◆ **Raw data**:
......

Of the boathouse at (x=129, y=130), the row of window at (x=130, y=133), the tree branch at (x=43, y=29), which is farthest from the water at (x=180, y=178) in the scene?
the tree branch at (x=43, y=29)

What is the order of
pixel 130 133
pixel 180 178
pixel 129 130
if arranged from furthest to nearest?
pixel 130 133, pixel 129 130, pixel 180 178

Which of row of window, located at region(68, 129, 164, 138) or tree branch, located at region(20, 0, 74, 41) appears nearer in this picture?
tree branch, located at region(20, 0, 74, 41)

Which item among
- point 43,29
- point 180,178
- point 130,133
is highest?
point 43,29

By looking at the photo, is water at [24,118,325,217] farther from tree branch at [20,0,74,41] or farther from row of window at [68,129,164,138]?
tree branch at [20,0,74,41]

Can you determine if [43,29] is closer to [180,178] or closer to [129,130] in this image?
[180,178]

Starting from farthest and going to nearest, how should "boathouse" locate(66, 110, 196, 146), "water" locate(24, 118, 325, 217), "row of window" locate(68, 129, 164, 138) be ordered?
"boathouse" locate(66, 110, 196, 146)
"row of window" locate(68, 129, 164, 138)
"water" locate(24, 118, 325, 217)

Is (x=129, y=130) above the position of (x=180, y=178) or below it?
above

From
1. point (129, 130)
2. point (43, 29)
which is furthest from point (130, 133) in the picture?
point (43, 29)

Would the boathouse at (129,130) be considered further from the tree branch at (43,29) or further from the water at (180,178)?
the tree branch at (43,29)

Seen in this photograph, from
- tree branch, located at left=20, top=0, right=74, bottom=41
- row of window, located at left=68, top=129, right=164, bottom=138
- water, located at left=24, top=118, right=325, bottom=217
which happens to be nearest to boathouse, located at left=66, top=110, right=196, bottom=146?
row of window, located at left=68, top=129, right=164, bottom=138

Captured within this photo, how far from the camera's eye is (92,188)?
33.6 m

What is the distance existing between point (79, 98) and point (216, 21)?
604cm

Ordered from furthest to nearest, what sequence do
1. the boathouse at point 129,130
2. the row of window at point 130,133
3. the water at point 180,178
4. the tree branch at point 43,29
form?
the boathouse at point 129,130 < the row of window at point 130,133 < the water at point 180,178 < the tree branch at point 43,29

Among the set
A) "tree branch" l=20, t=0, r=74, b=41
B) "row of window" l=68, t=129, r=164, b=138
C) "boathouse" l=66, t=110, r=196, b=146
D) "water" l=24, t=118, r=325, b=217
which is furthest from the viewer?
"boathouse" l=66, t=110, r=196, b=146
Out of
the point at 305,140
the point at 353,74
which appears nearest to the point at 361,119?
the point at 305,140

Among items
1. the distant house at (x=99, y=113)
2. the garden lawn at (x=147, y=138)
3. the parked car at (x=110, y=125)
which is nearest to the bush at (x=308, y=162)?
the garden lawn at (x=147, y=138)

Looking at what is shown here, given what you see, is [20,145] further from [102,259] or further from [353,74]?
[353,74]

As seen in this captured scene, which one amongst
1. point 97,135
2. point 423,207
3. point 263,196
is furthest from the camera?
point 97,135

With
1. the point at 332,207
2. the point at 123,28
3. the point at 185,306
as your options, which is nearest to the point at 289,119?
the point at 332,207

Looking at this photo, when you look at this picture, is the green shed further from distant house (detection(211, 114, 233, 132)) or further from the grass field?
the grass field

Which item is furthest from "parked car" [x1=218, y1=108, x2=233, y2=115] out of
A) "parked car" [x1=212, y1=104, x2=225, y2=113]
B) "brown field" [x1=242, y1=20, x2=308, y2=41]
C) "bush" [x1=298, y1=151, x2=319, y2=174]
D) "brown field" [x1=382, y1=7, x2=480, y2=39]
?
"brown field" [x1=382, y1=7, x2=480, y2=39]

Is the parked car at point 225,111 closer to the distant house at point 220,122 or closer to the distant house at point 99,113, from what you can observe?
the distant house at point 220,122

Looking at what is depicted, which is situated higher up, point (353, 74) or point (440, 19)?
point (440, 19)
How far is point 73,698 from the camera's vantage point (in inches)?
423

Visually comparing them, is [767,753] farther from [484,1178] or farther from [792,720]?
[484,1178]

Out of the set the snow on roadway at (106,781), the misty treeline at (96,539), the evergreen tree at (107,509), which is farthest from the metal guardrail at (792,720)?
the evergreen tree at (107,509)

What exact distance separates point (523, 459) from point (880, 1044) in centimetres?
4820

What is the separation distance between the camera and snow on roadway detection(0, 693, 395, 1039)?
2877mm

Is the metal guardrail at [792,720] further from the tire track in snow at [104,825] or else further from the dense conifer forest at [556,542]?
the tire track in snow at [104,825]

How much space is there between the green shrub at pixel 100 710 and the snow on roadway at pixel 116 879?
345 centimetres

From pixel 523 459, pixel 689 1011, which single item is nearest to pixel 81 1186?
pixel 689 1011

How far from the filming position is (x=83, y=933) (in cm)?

......

◆ **What is expected**: Transcribe all the entries, keeping each one exactly as it is.

◆ **Output of the task**:
Of the boathouse at (x=129, y=130), the row of window at (x=130, y=133), the tree branch at (x=43, y=29), which is farthest from the water at (x=180, y=178) in the scene?
the tree branch at (x=43, y=29)

What is the order of
pixel 130 133
pixel 180 178
pixel 129 130
if arranged from furthest to nearest?
pixel 130 133, pixel 129 130, pixel 180 178

Which of row of window, located at region(68, 129, 164, 138) or tree branch, located at region(20, 0, 74, 41) appears nearer in this picture?
tree branch, located at region(20, 0, 74, 41)

Which item among
- point 43,29
- point 180,178
- point 130,133
is highest?
point 43,29

By looking at the photo, is water at [24,118,325,217] farther from tree branch at [20,0,74,41] or farther from row of window at [68,129,164,138]?
tree branch at [20,0,74,41]

Can you determine if [43,29] is closer to [180,178] or closer to [129,130] in this image?
[180,178]

Starting from farthest and going to nearest, how should "boathouse" locate(66, 110, 196, 146), "water" locate(24, 118, 325, 217), "row of window" locate(68, 129, 164, 138) be ordered?
"boathouse" locate(66, 110, 196, 146)
"row of window" locate(68, 129, 164, 138)
"water" locate(24, 118, 325, 217)

Is (x=129, y=130) above the position of (x=180, y=178) or below it?
above

From
1. point (129, 130)
2. point (43, 29)
which is furthest from point (130, 133) in the picture?
point (43, 29)

Would the boathouse at (129,130) be considered further from the tree branch at (43,29) or further from the water at (180,178)?
the tree branch at (43,29)

Seen in this photograph, from
- tree branch, located at left=20, top=0, right=74, bottom=41
- row of window, located at left=68, top=129, right=164, bottom=138
- water, located at left=24, top=118, right=325, bottom=217
which happens to be nearest to boathouse, located at left=66, top=110, right=196, bottom=146?
row of window, located at left=68, top=129, right=164, bottom=138

Captured within this photo, how far from the camera's eye is (92,188)?
33.6 m

What is the distance existing between point (79, 98) and point (216, 21)?
604cm

Ordered from furthest to nearest, what sequence do
1. the boathouse at point 129,130
2. the row of window at point 130,133
3. the water at point 180,178
4. the tree branch at point 43,29
form?
the boathouse at point 129,130 < the row of window at point 130,133 < the water at point 180,178 < the tree branch at point 43,29

Among the set
A) "tree branch" l=20, t=0, r=74, b=41
B) "row of window" l=68, t=129, r=164, b=138
C) "boathouse" l=66, t=110, r=196, b=146
D) "water" l=24, t=118, r=325, b=217
which is furthest from the viewer?
"boathouse" l=66, t=110, r=196, b=146
Out of
the point at 305,140
the point at 353,74
which appears nearest to the point at 361,119?
the point at 305,140

Among items
1. the distant house at (x=99, y=113)
2. the garden lawn at (x=147, y=138)
3. the parked car at (x=110, y=125)
which is nearest to the bush at (x=308, y=162)?
the garden lawn at (x=147, y=138)

Looking at what is shown here, given what you see, is [20,145] further from [102,259] or further from [353,74]?
[353,74]

As seen in this captured scene, which one amongst
1. point 97,135
2. point 423,207
3. point 263,196
is furthest from the camera?
point 97,135

With
1. the point at 332,207
2. the point at 123,28
3. the point at 185,306
as your options, which is nearest to the point at 289,119?
the point at 332,207

Looking at this photo, when you look at this picture, is the green shed further from distant house (detection(211, 114, 233, 132)) or further from the grass field?
the grass field

Which item is furthest from "parked car" [x1=218, y1=108, x2=233, y2=115] out of
A) "parked car" [x1=212, y1=104, x2=225, y2=113]
B) "brown field" [x1=242, y1=20, x2=308, y2=41]
C) "bush" [x1=298, y1=151, x2=319, y2=174]
D) "brown field" [x1=382, y1=7, x2=480, y2=39]
?
"brown field" [x1=382, y1=7, x2=480, y2=39]

Is the parked car at point 225,111 closer to the distant house at point 220,122 or closer to the distant house at point 99,113, from what you can observe?
the distant house at point 220,122

Looking at what is depicted, which is situated higher up, point (353, 74) or point (440, 19)?
point (440, 19)
How far is point 73,698 from the camera's vantage point (in inches)?
423

Visually comparing them, is [767,753] farther from [484,1178] or farther from [792,720]?
[484,1178]

Out of the set the snow on roadway at (106,781), the misty treeline at (96,539), the evergreen tree at (107,509), which is farthest from the metal guardrail at (792,720)?
the evergreen tree at (107,509)

What exact distance separates point (523, 459) from point (880, 1044) in centimetres?
4820

What is the separation distance between the camera and snow on roadway detection(0, 693, 395, 1039)?
2877mm

Is the metal guardrail at [792,720] further from the tire track in snow at [104,825] or else further from the dense conifer forest at [556,542]?
the tire track in snow at [104,825]

How much space is there between the green shrub at pixel 100 710 and the snow on roadway at pixel 116 879?
345 centimetres

From pixel 523 459, pixel 689 1011, which single item is nearest to pixel 81 1186?
pixel 689 1011

How far from the filming position is (x=83, y=933) (in cm)?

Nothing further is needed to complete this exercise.